MilanoFinanza, 22 dicembre 2015
Cinque motivi per cui non ci sarà una Brexit
È difficile prevedere l’esito dei referendum, motivo per cui i leader politici, se possono evitarlo, non si esprimono al riguardo. Cameron ha però capito di non avere altra scelta, e il momento della consultazione si sta avvicinando rapidamente: a seguito di un summit dei leader dell’Unione della scorsa settimana, si è dichiarato fiducioso che presto avrebbe garantito il promesso pacchetto di modifiche dei termini di adesione della Gran Bretagna, preparando il terreno per arrivare a una soluzione della questione nell’arco del prossimo anno.
È opinione diffusa che l’esito del referendum sia sul filo del rasoio: i sondaggi mostrano l’elettorato equamente diviso.
Nonostante la fiducia di Cameron di potersi assicurare un accordo soddisfacente, il fronte antieuropeista ha allegramente sottolineato che nulla ridurrà il flusso di cittadini dell’Unione che si trasferiscono a lavorare nel Regno Unito, che i sondaggi dimostrano essere la questione più importante agli occhi degli elettori. Ciononostante, nelle ultime settimane sono emersi con chiarezza molti elementi a suggerire che l’opinione diffusa potrebbe essere errata. In primo luogo è ormai evidente, se mai ci fossero stati dubbi, che Cameron si batterà per il mantenimento dell’adesione all’Unione qualunque sia l’esito delle trattative. Anche se ufficialmente tutte le opzioni restano aperte, i suoi sforzi sono concentrati nel mantenere la Gran Bretagna all’interno dell’Unione Europea.
Secondo, Cameron potrebbe incontrare una resistenza politica minore di quanto comunemente presupposto. Gli euroscettici richiedono che i ministri del governo abbiano il permesso di fare campagna a favore dell’uscita dall’Ue, ma Cameron si è assicurato il totale sostegno del governo alla propria strategia negoziale, in modo che qualsiasi ministro che intenda sfidare la sua gestione sia costretto a dimettersi. È possibile che un paio di figure marginali possano uscire, ma le personalità di spicco sanno che se sfidassero Cameron e la campagna anti-Eu perdesse, la loro carriera politica giungerebbe al capolinea.

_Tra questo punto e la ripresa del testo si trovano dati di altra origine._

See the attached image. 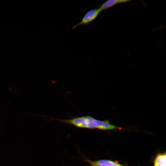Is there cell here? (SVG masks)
<instances>
[{"mask_svg": "<svg viewBox=\"0 0 166 166\" xmlns=\"http://www.w3.org/2000/svg\"><path fill=\"white\" fill-rule=\"evenodd\" d=\"M97 163L102 166H121V165L109 160H101L96 161Z\"/></svg>", "mask_w": 166, "mask_h": 166, "instance_id": "5b68a950", "label": "cell"}, {"mask_svg": "<svg viewBox=\"0 0 166 166\" xmlns=\"http://www.w3.org/2000/svg\"><path fill=\"white\" fill-rule=\"evenodd\" d=\"M166 154L157 155L154 161V166H166Z\"/></svg>", "mask_w": 166, "mask_h": 166, "instance_id": "277c9868", "label": "cell"}, {"mask_svg": "<svg viewBox=\"0 0 166 166\" xmlns=\"http://www.w3.org/2000/svg\"><path fill=\"white\" fill-rule=\"evenodd\" d=\"M55 120L82 128L103 130L120 129L119 127L111 124L107 120L101 121L96 119L90 116H82L70 119Z\"/></svg>", "mask_w": 166, "mask_h": 166, "instance_id": "6da1fadb", "label": "cell"}, {"mask_svg": "<svg viewBox=\"0 0 166 166\" xmlns=\"http://www.w3.org/2000/svg\"><path fill=\"white\" fill-rule=\"evenodd\" d=\"M101 11L99 8L89 10L84 15L81 20L73 26L72 29L73 30L79 26L89 24L96 19Z\"/></svg>", "mask_w": 166, "mask_h": 166, "instance_id": "7a4b0ae2", "label": "cell"}, {"mask_svg": "<svg viewBox=\"0 0 166 166\" xmlns=\"http://www.w3.org/2000/svg\"><path fill=\"white\" fill-rule=\"evenodd\" d=\"M131 1V0H108L99 6V8L101 11L105 10L115 5L127 3Z\"/></svg>", "mask_w": 166, "mask_h": 166, "instance_id": "3957f363", "label": "cell"}]
</instances>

In terzo luogo, la campagna contro l’Ue è allo sbando, nonostante l’apparente consolidamento espresso nei sondaggi. Infatti non si tratta di una, ma di due linee profondamente divise a livello personale e politico. La loro sfida è convincere l’elettorato che lo status quo sia intollerabile e che esista un’alternativa migliore. Tuttavia non concordano tra loro sul futuro della Gran Bretagna al di fuori dell’Unione Europea, sia che cerchi di mantenere l’adesione al mercato unico e pertanto continui a essere soggetta alle norme Ue, compreso il diritto dei cittadini dell’Unione di vivere e lavorare in Gran Bretagna, sia, in caso contrario, sotto quale forma ridefinire la nuova relazione e come persuadere gli altri 27 Paesi del blocco con diritto di veto a concordare.

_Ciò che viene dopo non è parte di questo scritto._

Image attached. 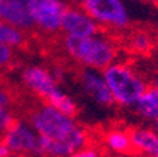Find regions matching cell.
Wrapping results in <instances>:
<instances>
[{
    "label": "cell",
    "mask_w": 158,
    "mask_h": 157,
    "mask_svg": "<svg viewBox=\"0 0 158 157\" xmlns=\"http://www.w3.org/2000/svg\"><path fill=\"white\" fill-rule=\"evenodd\" d=\"M28 123L40 136L61 142L72 151L90 143L88 130L82 128L75 118L59 112L47 102L35 106L30 112Z\"/></svg>",
    "instance_id": "obj_1"
},
{
    "label": "cell",
    "mask_w": 158,
    "mask_h": 157,
    "mask_svg": "<svg viewBox=\"0 0 158 157\" xmlns=\"http://www.w3.org/2000/svg\"><path fill=\"white\" fill-rule=\"evenodd\" d=\"M62 50L75 64L82 68L99 71H103L112 62L117 61L118 57V46L116 40L105 30L85 37L64 34Z\"/></svg>",
    "instance_id": "obj_2"
},
{
    "label": "cell",
    "mask_w": 158,
    "mask_h": 157,
    "mask_svg": "<svg viewBox=\"0 0 158 157\" xmlns=\"http://www.w3.org/2000/svg\"><path fill=\"white\" fill-rule=\"evenodd\" d=\"M103 78L112 92L114 105L133 108L143 92L150 86L147 78L131 64L114 61L102 71Z\"/></svg>",
    "instance_id": "obj_3"
},
{
    "label": "cell",
    "mask_w": 158,
    "mask_h": 157,
    "mask_svg": "<svg viewBox=\"0 0 158 157\" xmlns=\"http://www.w3.org/2000/svg\"><path fill=\"white\" fill-rule=\"evenodd\" d=\"M79 4L107 33H124L131 24L124 0H82Z\"/></svg>",
    "instance_id": "obj_4"
},
{
    "label": "cell",
    "mask_w": 158,
    "mask_h": 157,
    "mask_svg": "<svg viewBox=\"0 0 158 157\" xmlns=\"http://www.w3.org/2000/svg\"><path fill=\"white\" fill-rule=\"evenodd\" d=\"M66 6L68 4L64 3V0H33L31 16L34 27L44 34L59 33Z\"/></svg>",
    "instance_id": "obj_5"
},
{
    "label": "cell",
    "mask_w": 158,
    "mask_h": 157,
    "mask_svg": "<svg viewBox=\"0 0 158 157\" xmlns=\"http://www.w3.org/2000/svg\"><path fill=\"white\" fill-rule=\"evenodd\" d=\"M38 133L28 123V120H16L13 124L2 134V140L7 144V147L13 154H33L37 157L38 150Z\"/></svg>",
    "instance_id": "obj_6"
},
{
    "label": "cell",
    "mask_w": 158,
    "mask_h": 157,
    "mask_svg": "<svg viewBox=\"0 0 158 157\" xmlns=\"http://www.w3.org/2000/svg\"><path fill=\"white\" fill-rule=\"evenodd\" d=\"M100 30L102 28L99 27V24L81 4L73 3L66 6L61 21V31L64 34L85 37L98 34Z\"/></svg>",
    "instance_id": "obj_7"
},
{
    "label": "cell",
    "mask_w": 158,
    "mask_h": 157,
    "mask_svg": "<svg viewBox=\"0 0 158 157\" xmlns=\"http://www.w3.org/2000/svg\"><path fill=\"white\" fill-rule=\"evenodd\" d=\"M79 82H81L83 92L99 106L110 108L114 105L112 92H110L105 78H103L102 71L92 68H83L81 75H79Z\"/></svg>",
    "instance_id": "obj_8"
},
{
    "label": "cell",
    "mask_w": 158,
    "mask_h": 157,
    "mask_svg": "<svg viewBox=\"0 0 158 157\" xmlns=\"http://www.w3.org/2000/svg\"><path fill=\"white\" fill-rule=\"evenodd\" d=\"M21 81L28 91L43 101L58 88V82L54 78L52 72L41 65H30L24 68L21 72Z\"/></svg>",
    "instance_id": "obj_9"
},
{
    "label": "cell",
    "mask_w": 158,
    "mask_h": 157,
    "mask_svg": "<svg viewBox=\"0 0 158 157\" xmlns=\"http://www.w3.org/2000/svg\"><path fill=\"white\" fill-rule=\"evenodd\" d=\"M33 0H0V19L26 33L35 30L31 16Z\"/></svg>",
    "instance_id": "obj_10"
},
{
    "label": "cell",
    "mask_w": 158,
    "mask_h": 157,
    "mask_svg": "<svg viewBox=\"0 0 158 157\" xmlns=\"http://www.w3.org/2000/svg\"><path fill=\"white\" fill-rule=\"evenodd\" d=\"M133 153L151 157L158 153V132L152 128L128 129Z\"/></svg>",
    "instance_id": "obj_11"
},
{
    "label": "cell",
    "mask_w": 158,
    "mask_h": 157,
    "mask_svg": "<svg viewBox=\"0 0 158 157\" xmlns=\"http://www.w3.org/2000/svg\"><path fill=\"white\" fill-rule=\"evenodd\" d=\"M133 111L140 119L150 123L158 120V89L154 86H148L143 95L133 105Z\"/></svg>",
    "instance_id": "obj_12"
},
{
    "label": "cell",
    "mask_w": 158,
    "mask_h": 157,
    "mask_svg": "<svg viewBox=\"0 0 158 157\" xmlns=\"http://www.w3.org/2000/svg\"><path fill=\"white\" fill-rule=\"evenodd\" d=\"M103 143L114 154H120V156H126V154H131L133 147L131 142H130V134H128L127 129H120V128H112L103 134Z\"/></svg>",
    "instance_id": "obj_13"
},
{
    "label": "cell",
    "mask_w": 158,
    "mask_h": 157,
    "mask_svg": "<svg viewBox=\"0 0 158 157\" xmlns=\"http://www.w3.org/2000/svg\"><path fill=\"white\" fill-rule=\"evenodd\" d=\"M44 102L52 105L54 108H56L59 112H62V113L68 115V116H72V118H75L79 112L78 103L75 102V99H73L72 96L66 95L59 86Z\"/></svg>",
    "instance_id": "obj_14"
},
{
    "label": "cell",
    "mask_w": 158,
    "mask_h": 157,
    "mask_svg": "<svg viewBox=\"0 0 158 157\" xmlns=\"http://www.w3.org/2000/svg\"><path fill=\"white\" fill-rule=\"evenodd\" d=\"M152 48H154V37L148 31L137 30L130 34V37L127 38V50L134 54L145 55Z\"/></svg>",
    "instance_id": "obj_15"
},
{
    "label": "cell",
    "mask_w": 158,
    "mask_h": 157,
    "mask_svg": "<svg viewBox=\"0 0 158 157\" xmlns=\"http://www.w3.org/2000/svg\"><path fill=\"white\" fill-rule=\"evenodd\" d=\"M0 41L14 50L21 48L27 43V34L26 31L20 30L19 27L11 26L0 19Z\"/></svg>",
    "instance_id": "obj_16"
},
{
    "label": "cell",
    "mask_w": 158,
    "mask_h": 157,
    "mask_svg": "<svg viewBox=\"0 0 158 157\" xmlns=\"http://www.w3.org/2000/svg\"><path fill=\"white\" fill-rule=\"evenodd\" d=\"M13 59H14V48H11L10 46L0 41V69L10 67L13 64Z\"/></svg>",
    "instance_id": "obj_17"
},
{
    "label": "cell",
    "mask_w": 158,
    "mask_h": 157,
    "mask_svg": "<svg viewBox=\"0 0 158 157\" xmlns=\"http://www.w3.org/2000/svg\"><path fill=\"white\" fill-rule=\"evenodd\" d=\"M68 157H100V150H99V147L88 143L86 146H83V147L72 151Z\"/></svg>",
    "instance_id": "obj_18"
},
{
    "label": "cell",
    "mask_w": 158,
    "mask_h": 157,
    "mask_svg": "<svg viewBox=\"0 0 158 157\" xmlns=\"http://www.w3.org/2000/svg\"><path fill=\"white\" fill-rule=\"evenodd\" d=\"M16 118L13 116L11 111L7 108H0V134H3L7 129L13 124Z\"/></svg>",
    "instance_id": "obj_19"
},
{
    "label": "cell",
    "mask_w": 158,
    "mask_h": 157,
    "mask_svg": "<svg viewBox=\"0 0 158 157\" xmlns=\"http://www.w3.org/2000/svg\"><path fill=\"white\" fill-rule=\"evenodd\" d=\"M10 106H11V98H10V94L4 89V86L2 85V82H0V108L10 109Z\"/></svg>",
    "instance_id": "obj_20"
},
{
    "label": "cell",
    "mask_w": 158,
    "mask_h": 157,
    "mask_svg": "<svg viewBox=\"0 0 158 157\" xmlns=\"http://www.w3.org/2000/svg\"><path fill=\"white\" fill-rule=\"evenodd\" d=\"M13 151L7 147V144L0 139V157H13Z\"/></svg>",
    "instance_id": "obj_21"
},
{
    "label": "cell",
    "mask_w": 158,
    "mask_h": 157,
    "mask_svg": "<svg viewBox=\"0 0 158 157\" xmlns=\"http://www.w3.org/2000/svg\"><path fill=\"white\" fill-rule=\"evenodd\" d=\"M51 72H52L54 78L56 79V82H61L64 78H65V71H64V68H61V67H55Z\"/></svg>",
    "instance_id": "obj_22"
},
{
    "label": "cell",
    "mask_w": 158,
    "mask_h": 157,
    "mask_svg": "<svg viewBox=\"0 0 158 157\" xmlns=\"http://www.w3.org/2000/svg\"><path fill=\"white\" fill-rule=\"evenodd\" d=\"M151 86H154L155 89H158V69H157V74H155V76H154V78H152Z\"/></svg>",
    "instance_id": "obj_23"
},
{
    "label": "cell",
    "mask_w": 158,
    "mask_h": 157,
    "mask_svg": "<svg viewBox=\"0 0 158 157\" xmlns=\"http://www.w3.org/2000/svg\"><path fill=\"white\" fill-rule=\"evenodd\" d=\"M14 157H35L33 154H27V153H21V154H14Z\"/></svg>",
    "instance_id": "obj_24"
},
{
    "label": "cell",
    "mask_w": 158,
    "mask_h": 157,
    "mask_svg": "<svg viewBox=\"0 0 158 157\" xmlns=\"http://www.w3.org/2000/svg\"><path fill=\"white\" fill-rule=\"evenodd\" d=\"M151 126H152V129H155V130L158 132V120L154 122V123H151Z\"/></svg>",
    "instance_id": "obj_25"
},
{
    "label": "cell",
    "mask_w": 158,
    "mask_h": 157,
    "mask_svg": "<svg viewBox=\"0 0 158 157\" xmlns=\"http://www.w3.org/2000/svg\"><path fill=\"white\" fill-rule=\"evenodd\" d=\"M71 2H72V3H81V2H82V0H71Z\"/></svg>",
    "instance_id": "obj_26"
},
{
    "label": "cell",
    "mask_w": 158,
    "mask_h": 157,
    "mask_svg": "<svg viewBox=\"0 0 158 157\" xmlns=\"http://www.w3.org/2000/svg\"><path fill=\"white\" fill-rule=\"evenodd\" d=\"M154 4H155V6L158 7V0H154Z\"/></svg>",
    "instance_id": "obj_27"
},
{
    "label": "cell",
    "mask_w": 158,
    "mask_h": 157,
    "mask_svg": "<svg viewBox=\"0 0 158 157\" xmlns=\"http://www.w3.org/2000/svg\"><path fill=\"white\" fill-rule=\"evenodd\" d=\"M151 157H158V153H155V154H154V156H151Z\"/></svg>",
    "instance_id": "obj_28"
},
{
    "label": "cell",
    "mask_w": 158,
    "mask_h": 157,
    "mask_svg": "<svg viewBox=\"0 0 158 157\" xmlns=\"http://www.w3.org/2000/svg\"><path fill=\"white\" fill-rule=\"evenodd\" d=\"M133 2H144V0H133Z\"/></svg>",
    "instance_id": "obj_29"
}]
</instances>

Quarto punto, quello che appare come l’argomento più forte degli euroscettici potrebbe dimostrarsi il più debole. Non vi è alcun dubbio che la crisi migratoria e la minaccia terroristica si siano coniugate nella mente dell’opinione pubblica in una narrazione semplicistica che punta il dito contro l’incompetenza dell’Unione, contro la quale l’unica speranza per il Regno Unito consiste nell’uscita. In realtà, le ultime crisi dimostrano il contrario: l’Europa deve fare i conti con profonde sfide comuni nel campo della sicurezza che richiedono una risposta comune.
L’ultimo aspetto da valutare è che il referendum è un’altra forma della stessa lotta politica in scena in tutta Europa che Marine Le Pen, leader del Front National, ha tracciato come un confronto tra i nazionalisti e i sostenitori della globalizzazione. Agli euroscettici britannici potrebbe non piacere di essere accomunati alla Le Pen, ma stanno facendo leva sullo stesso elettorato. E secondo quanto emerso dalle ultime elezioni europee, incluse le regionali francesi in cui il Front National non ha vinto alcuno scontro.